Orchid Pharma and Jubilant Lifesciences lost entry in the list of Pharmabiz 25 companies due to lower spending on R&D during 2015-16. Orchid Pharma's R&D expenditure declined to Rs.28.84 crore from Rs.60.16 crore and that of Jubilant Lifesciences' to Rs.14.35 crore from Rs.54.03 crore in the previous year. Pharmabiz did not include Syngene International, belonging to Biocon, as it is a leading contract research organisation (CRO) offering a range of integrated end-to-end discovery and development services for novel molecular entities with the help of over 2,500 research scientists.

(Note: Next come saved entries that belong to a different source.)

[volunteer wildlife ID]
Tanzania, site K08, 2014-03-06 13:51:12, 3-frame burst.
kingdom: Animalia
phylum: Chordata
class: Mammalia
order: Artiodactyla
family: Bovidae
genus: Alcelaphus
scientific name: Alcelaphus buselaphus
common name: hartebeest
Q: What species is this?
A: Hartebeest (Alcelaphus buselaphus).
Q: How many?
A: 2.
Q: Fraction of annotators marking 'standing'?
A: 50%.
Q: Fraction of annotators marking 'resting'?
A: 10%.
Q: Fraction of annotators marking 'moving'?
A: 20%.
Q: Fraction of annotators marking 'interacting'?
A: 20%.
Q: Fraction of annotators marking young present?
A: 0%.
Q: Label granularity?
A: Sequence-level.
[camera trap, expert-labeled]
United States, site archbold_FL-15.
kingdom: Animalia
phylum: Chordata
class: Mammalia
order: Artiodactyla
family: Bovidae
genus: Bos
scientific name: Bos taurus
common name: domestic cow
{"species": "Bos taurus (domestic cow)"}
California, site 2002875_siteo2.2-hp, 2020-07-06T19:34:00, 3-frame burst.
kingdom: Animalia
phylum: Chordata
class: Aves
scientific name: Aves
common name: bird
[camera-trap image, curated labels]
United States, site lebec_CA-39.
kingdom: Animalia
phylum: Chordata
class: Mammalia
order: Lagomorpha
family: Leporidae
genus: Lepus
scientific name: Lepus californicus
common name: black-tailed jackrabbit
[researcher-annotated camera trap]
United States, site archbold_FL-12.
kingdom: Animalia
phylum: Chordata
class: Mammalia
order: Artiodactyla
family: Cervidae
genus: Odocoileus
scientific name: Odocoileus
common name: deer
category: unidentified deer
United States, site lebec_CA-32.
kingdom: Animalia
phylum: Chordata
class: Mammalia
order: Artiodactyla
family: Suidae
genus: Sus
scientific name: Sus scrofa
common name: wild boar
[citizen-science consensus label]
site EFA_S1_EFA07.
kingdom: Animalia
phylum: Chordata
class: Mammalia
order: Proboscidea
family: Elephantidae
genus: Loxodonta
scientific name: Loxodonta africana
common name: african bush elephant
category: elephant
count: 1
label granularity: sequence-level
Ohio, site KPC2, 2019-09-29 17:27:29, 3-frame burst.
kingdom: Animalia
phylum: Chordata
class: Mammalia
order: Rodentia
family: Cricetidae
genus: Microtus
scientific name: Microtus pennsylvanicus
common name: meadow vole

The R&D expenditure as percentage of net sales of Sun Pharma Advance Research Company (SPARC) worked out to over 146 per cent during 2015-16 as compared to 128.8 per cent in the previous year, basically due to size of net sales of Rs.161 crore only. DRL, Lupin, Glenmark Pharma, Wockhardt, Suven Life Sciences and Venus Remedies R&D spending worked out over 10 per cent to their net sales. Similarly, R&D expenditure as percentage of net sales of Sun Pharma, Alembic Pharma and Ajanta Pharma worked out to over 8 per cent. Biocon's R&D spending as percentage of net sales worked out to 7.9 per cent to Rs.274 crore in 2015-16. Its R&D expenditure increased by 37.2 per cent in 2015-16.

With highest investment in R&D, Sun Pharma has comprehensive portfolio of 572 ANDAs filed upto March 2016 and 413 approved across various therapies. Currently, more than 159 ANDAs were pending for US FDA approvals, comprising complex generics, first-to-file opportunities and other generics. Similarly, Lupin has a portfolio of 124 in-market products in US and 163 filings pending approval. It has 45 first-to-file products in US market. Its cumulative ANDA pipeline reached at 343 as compared to 210 in 2014-15. DRL's 82 generic filings were pending for approval which includes 79 ANDAs and three NDAs. The company has 768 cumulative DMF filings.